An example of an ITS would be a software program that can assemble learning objects to present a simulated medical patient case. A student is presented with a scenario representing a real-life patient with, oh, let's say diabetes. The simulated patient case includes a video of the diabetic patient talking about his/her illness, background reading about the subject, various clinical investigations being undertaken along with a presentation of their result, you get the idea. The student uses this simulated patient case to learn about real-life patients with diabetes, or just about any other medical condition you could think of. Now imagine a situation where for whatever reason, say, cultural convention, we can't show a simulated patient case of a woman, so we must present a case with a male patient. We could manually rebuild the case using data from a male patient, or we could use an ITS that knows how to swap in and out the components of individual cases. This ITS could automatically select replacement data for our student and reassemble a new case to meet the cultural requirements. The use of different languages would be another example where alternate content would be required.

In order for an ITS to perform its data swapping exercise in anything like an automated way, it'd need to know how to find, select, and incorporate new learning objects into the patient case. It would use metadata to perform this magic. These metadata would describe objects in a repository that have the required 'fit' and can act as alternative information blocks in our hypothetical simulated patient case. The metadata required to describe a component such as I have described are very different from the metadata that I as a human would find useful when searching for information about diabetes in our example. It may be stretching the computer program analogy too far but I'd say that the metadata used to define the hot-swappable learning object components would be more like the sub-routines in a program's source code listing. Each sub-routine has its input and output parameters, and when plugged into a larger program in the correct way performs an essential function.
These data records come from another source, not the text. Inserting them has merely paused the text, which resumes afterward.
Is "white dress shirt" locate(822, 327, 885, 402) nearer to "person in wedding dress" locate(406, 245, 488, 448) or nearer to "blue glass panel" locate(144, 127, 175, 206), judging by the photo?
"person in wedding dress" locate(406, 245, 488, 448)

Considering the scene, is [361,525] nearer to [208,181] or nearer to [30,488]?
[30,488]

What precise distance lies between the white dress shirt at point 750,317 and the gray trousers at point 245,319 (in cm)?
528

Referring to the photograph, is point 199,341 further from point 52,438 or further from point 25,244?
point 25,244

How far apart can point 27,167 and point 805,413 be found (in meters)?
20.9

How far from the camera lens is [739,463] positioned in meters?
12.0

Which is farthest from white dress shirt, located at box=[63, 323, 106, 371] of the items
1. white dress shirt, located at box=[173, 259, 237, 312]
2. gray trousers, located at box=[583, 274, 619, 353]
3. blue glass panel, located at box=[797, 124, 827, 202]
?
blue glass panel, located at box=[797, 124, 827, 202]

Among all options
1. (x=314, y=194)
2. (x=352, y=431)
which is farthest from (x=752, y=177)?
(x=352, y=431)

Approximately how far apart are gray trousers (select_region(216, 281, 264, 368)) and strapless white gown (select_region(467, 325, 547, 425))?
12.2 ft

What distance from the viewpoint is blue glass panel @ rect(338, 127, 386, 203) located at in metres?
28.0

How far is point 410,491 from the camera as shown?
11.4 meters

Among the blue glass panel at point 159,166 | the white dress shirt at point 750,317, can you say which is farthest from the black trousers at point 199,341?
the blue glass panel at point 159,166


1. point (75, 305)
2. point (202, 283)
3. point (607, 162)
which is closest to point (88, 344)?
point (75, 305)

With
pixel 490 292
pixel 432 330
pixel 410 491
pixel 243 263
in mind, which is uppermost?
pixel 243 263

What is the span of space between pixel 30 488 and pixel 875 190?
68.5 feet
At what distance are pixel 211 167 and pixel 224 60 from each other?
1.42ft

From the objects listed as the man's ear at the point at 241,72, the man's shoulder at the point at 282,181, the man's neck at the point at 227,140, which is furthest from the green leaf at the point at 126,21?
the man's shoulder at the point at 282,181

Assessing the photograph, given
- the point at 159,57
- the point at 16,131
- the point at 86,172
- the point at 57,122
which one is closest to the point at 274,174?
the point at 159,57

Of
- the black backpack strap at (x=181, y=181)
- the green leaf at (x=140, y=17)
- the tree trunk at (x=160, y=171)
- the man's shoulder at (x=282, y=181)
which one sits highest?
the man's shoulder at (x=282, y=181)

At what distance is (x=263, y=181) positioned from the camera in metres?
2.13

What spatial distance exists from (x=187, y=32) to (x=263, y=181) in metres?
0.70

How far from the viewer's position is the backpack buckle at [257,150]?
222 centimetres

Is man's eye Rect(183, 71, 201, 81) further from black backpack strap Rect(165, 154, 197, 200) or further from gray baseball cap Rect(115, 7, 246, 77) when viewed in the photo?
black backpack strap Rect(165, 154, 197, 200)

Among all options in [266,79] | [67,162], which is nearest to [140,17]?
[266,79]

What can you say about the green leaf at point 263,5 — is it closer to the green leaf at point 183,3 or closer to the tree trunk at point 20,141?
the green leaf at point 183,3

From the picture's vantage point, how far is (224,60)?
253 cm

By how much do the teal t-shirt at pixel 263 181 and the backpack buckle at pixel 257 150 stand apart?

Well-written sub-routines from other people could just as easily substitute from my sub-routines, such that with an appropriately diverse bank of sub-routines I wouldn't need to write very much of my own code at all, I could just assemble code provided by others, topped off with a bit of linking code to make it work the way I liked.
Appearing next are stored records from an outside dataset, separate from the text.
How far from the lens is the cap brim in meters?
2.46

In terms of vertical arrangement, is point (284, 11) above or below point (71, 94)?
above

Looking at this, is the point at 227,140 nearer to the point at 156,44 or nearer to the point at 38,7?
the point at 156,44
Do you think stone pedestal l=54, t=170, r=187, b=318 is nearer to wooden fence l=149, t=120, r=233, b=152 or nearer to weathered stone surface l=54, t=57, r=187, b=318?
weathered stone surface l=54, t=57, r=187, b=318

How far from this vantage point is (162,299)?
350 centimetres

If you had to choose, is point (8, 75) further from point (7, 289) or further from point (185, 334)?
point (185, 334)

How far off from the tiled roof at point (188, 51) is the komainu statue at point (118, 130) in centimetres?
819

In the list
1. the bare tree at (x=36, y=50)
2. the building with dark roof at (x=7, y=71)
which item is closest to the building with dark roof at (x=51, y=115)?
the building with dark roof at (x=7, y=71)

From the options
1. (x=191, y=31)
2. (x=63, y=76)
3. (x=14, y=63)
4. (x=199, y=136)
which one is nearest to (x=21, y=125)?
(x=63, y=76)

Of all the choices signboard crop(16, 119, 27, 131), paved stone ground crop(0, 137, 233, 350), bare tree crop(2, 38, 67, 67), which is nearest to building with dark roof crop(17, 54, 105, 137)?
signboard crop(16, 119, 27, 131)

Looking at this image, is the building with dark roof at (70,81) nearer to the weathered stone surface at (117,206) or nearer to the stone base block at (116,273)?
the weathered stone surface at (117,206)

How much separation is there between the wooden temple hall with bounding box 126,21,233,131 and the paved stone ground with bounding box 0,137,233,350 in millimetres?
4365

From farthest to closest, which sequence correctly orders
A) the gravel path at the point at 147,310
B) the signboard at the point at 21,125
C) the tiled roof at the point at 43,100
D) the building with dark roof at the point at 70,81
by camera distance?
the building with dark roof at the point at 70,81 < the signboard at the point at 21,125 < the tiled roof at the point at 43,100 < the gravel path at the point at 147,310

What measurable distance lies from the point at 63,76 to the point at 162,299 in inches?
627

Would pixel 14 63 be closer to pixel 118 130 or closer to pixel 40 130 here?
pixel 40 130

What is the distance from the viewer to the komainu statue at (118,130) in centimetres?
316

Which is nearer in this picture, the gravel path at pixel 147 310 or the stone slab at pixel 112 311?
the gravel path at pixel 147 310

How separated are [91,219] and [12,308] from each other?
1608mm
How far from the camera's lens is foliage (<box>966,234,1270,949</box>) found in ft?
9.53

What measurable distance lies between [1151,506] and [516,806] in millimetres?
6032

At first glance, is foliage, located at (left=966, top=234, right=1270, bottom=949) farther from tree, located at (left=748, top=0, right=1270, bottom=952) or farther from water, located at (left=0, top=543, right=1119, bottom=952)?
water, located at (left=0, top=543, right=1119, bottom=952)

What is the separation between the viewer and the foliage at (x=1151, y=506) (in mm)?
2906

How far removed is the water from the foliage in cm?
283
There's only one problem with this metadata scenario, the kinds of metadata present in the LOM are not the kinds of metadata we'd need to make this ITS work, and this simple ITS described here is only one of thousands of potential ITS', each fulfilling specific high-level learning needs. So what we really need are working groups within subject domains scoping out how they want their intelligent tutoring systems to function, and to start agreeing on ways of describing learning objects to allow them to fit together in meaningful ways. Metadata can mean different things to man and machine, and one size will not fit all. We have lots of metadata we could be using, let's try to agree on the metadata we should be using and start using e-learning in interesting ways.